--- Reading text Enclosed Below ---

Scientific classification
- Kingdom: Animalia
- Phylum: Chordata
- Class: Aves
- Order: Passeriformes
- Family: Emberizidae
- Genus: Emberiza
- Species: E. melanocephala
- Binomial name: Emberiza melanocephala Scopoli, 1769
- Synonyms: Granativora melanocephala;

= Black-headed bunting =

- Authority: Scopoli, 1769
- Conservation status: LC
- Synonyms: Granativora melanocephala

Species of bird

The black-headed bunting (Emberiza melanocephala) is a passerine bird in the bunting family Emberizidae. It breeds in south-east Europe east to Iran and migrates in winter mainly to India, with some individuals moving further into south-east Asia. Like others in its family, it is found in open grassland habitats where they fly in flocks in search of grains and seed. Adult males are well marked with yellow underparts, chestnut back and a black head. Adult females in breeding plumage look like duller males. In other plumages, they can be hard to separate from the closely related red-headed bunting and natural hybridization occurs between the two species in the zone of overlap of their breeding ranges in northern Iran.

==Taxonomy==
The black-headed bunting was formally described in 1769 by the Austrian naturalist Giovanni Antonio Scopoli under the binomial name Emberiza melanocephala. The type locality is Carniola in Slovenia. The species is monotypic: no subspecies are recognised. The genus name Emberiza is from Old German Embritz, a bunting, and the specific melanocephala combines the Ancient Greek melas meaning "black", and kephale meaning "head".

--- End of Enclosed Reading text ---
--- Information shown Enclosed Below ---

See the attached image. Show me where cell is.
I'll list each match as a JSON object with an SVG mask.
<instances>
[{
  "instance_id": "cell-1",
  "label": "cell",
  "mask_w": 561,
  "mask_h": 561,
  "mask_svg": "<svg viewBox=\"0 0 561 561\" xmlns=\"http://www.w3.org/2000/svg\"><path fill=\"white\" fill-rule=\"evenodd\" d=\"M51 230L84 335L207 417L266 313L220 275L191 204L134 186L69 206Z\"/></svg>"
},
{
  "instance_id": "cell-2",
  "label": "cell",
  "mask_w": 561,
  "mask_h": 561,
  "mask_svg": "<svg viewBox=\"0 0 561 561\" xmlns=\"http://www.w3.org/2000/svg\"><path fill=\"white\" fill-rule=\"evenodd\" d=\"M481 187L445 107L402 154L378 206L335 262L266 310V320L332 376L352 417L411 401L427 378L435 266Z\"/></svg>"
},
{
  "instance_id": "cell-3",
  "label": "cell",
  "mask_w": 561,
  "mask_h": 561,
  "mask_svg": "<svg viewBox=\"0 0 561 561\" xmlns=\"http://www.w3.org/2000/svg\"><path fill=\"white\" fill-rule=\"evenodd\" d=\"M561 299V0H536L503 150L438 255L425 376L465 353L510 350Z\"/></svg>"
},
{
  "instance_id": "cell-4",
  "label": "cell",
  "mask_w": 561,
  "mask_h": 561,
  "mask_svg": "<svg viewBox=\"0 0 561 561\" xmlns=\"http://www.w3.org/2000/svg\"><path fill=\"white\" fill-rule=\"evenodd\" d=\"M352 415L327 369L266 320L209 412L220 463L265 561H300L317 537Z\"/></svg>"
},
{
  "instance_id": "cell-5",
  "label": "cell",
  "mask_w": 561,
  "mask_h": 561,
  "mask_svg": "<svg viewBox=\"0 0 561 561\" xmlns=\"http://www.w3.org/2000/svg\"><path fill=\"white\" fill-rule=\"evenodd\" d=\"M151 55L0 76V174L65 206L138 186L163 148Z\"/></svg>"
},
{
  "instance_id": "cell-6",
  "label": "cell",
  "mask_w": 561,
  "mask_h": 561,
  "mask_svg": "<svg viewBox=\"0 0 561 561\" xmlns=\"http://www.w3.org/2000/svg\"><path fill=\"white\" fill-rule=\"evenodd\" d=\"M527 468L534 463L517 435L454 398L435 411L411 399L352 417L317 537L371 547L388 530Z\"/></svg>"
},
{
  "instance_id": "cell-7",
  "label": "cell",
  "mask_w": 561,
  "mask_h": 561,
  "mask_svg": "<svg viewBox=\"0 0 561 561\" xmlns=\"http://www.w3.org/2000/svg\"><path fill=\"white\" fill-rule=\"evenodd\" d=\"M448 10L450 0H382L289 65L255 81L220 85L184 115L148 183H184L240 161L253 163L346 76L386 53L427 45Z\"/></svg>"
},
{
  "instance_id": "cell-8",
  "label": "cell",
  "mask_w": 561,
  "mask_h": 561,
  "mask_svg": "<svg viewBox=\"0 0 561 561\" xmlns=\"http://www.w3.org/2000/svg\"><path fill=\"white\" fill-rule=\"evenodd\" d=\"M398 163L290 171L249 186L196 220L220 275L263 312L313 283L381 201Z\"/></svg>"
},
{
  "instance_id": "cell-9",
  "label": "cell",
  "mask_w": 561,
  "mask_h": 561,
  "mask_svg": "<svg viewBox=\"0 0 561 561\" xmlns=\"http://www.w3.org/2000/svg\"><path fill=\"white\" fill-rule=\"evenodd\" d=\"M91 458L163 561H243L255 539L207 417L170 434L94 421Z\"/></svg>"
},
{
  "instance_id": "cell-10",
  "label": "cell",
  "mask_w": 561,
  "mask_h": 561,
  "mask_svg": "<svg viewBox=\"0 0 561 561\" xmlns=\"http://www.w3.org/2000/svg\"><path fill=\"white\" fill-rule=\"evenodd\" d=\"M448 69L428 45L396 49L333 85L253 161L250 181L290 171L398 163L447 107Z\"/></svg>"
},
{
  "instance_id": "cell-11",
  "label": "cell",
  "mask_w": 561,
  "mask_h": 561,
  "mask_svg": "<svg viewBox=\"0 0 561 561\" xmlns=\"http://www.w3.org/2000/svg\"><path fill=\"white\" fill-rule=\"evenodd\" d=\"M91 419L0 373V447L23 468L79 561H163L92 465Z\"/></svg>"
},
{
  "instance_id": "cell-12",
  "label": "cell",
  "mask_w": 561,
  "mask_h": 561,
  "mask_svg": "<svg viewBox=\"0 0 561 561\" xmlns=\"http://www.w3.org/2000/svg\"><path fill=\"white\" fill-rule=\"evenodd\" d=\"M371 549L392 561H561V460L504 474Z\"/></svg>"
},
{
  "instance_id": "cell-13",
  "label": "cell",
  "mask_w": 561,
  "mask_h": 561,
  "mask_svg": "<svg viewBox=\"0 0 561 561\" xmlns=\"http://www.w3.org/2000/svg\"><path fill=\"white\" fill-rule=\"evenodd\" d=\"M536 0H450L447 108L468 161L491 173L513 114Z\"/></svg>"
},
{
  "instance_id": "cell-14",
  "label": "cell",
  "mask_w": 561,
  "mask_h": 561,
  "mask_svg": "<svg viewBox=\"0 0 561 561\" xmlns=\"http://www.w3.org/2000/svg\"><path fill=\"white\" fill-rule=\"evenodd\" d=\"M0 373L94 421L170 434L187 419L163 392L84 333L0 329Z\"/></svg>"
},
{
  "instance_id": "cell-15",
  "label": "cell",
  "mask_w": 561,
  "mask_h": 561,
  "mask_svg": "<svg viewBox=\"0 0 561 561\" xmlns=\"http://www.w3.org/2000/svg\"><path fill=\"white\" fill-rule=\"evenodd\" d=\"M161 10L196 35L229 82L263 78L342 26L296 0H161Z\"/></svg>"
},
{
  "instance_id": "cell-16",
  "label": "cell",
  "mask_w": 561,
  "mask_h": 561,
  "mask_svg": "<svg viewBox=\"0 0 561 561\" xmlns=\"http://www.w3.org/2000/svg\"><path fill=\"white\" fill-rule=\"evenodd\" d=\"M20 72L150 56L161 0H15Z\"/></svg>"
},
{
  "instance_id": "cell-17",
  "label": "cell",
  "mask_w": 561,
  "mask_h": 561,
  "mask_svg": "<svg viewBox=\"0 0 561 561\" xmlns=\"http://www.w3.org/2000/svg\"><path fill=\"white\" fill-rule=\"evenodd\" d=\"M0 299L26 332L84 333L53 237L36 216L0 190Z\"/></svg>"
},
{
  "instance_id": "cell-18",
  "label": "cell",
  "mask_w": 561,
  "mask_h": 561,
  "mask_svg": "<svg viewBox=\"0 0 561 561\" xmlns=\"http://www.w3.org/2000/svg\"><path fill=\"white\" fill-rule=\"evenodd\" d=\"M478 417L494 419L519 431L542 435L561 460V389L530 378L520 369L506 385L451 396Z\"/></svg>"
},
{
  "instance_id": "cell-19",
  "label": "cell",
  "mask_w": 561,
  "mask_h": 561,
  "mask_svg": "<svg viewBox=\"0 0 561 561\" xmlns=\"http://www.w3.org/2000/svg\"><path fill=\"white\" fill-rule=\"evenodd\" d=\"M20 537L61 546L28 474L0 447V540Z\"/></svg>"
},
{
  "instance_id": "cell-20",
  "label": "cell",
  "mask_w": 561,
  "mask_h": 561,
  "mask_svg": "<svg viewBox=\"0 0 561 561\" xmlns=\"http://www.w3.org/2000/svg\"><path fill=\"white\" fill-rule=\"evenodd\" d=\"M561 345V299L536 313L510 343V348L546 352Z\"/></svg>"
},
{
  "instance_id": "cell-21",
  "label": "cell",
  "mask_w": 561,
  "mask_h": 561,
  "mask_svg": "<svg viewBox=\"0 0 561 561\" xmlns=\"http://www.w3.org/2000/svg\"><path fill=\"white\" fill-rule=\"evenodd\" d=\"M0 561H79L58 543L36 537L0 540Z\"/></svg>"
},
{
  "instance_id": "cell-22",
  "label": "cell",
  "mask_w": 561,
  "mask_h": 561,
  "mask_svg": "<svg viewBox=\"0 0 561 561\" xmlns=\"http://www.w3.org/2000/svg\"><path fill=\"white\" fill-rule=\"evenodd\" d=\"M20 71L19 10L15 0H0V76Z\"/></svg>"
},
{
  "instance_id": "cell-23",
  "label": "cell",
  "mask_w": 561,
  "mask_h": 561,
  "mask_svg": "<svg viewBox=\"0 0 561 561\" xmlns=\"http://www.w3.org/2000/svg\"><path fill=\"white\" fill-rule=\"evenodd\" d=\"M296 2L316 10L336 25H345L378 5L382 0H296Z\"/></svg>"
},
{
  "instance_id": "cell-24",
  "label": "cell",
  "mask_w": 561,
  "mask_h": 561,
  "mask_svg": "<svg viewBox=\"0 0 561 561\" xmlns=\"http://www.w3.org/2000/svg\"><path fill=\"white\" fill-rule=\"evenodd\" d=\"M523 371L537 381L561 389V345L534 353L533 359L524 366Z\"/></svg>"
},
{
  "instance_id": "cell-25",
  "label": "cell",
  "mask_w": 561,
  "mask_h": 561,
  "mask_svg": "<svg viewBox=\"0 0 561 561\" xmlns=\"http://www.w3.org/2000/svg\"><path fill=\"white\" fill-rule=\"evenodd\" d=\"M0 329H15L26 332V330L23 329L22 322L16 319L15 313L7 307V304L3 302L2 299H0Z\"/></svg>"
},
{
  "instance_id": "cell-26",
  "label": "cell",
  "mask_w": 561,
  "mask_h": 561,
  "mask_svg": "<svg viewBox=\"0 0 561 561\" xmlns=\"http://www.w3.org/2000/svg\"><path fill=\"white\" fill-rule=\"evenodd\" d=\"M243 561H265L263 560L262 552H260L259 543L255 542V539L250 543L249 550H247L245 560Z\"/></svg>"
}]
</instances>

--- End of Enclosed Information shown ---

Required action: Retype the stretch of the black-headed bunting text from "Species of bird" through "in northern Iran.".

Result of the task:
Species of bird

The black-headed bunting (Emberiza melanocephala) is a passerine bird in the bunting family Emberizidae. It breeds in south-east Europe east to Iran and migrates in winter mainly to India, with some individuals moving further into south-east Asia. Like others in its family, it is found in open grassland habitats where they fly in flocks in search of grains and seed. Adult males are well marked with yellow underparts, chestnut back and a black head. Adult females in breeding plumage look like duller males. In other plumages, they can be hard to separate from the closely related red-headed bunting and natural hybridization occurs between the two species in the zone of overlap of their breeding ranges in northern Iran.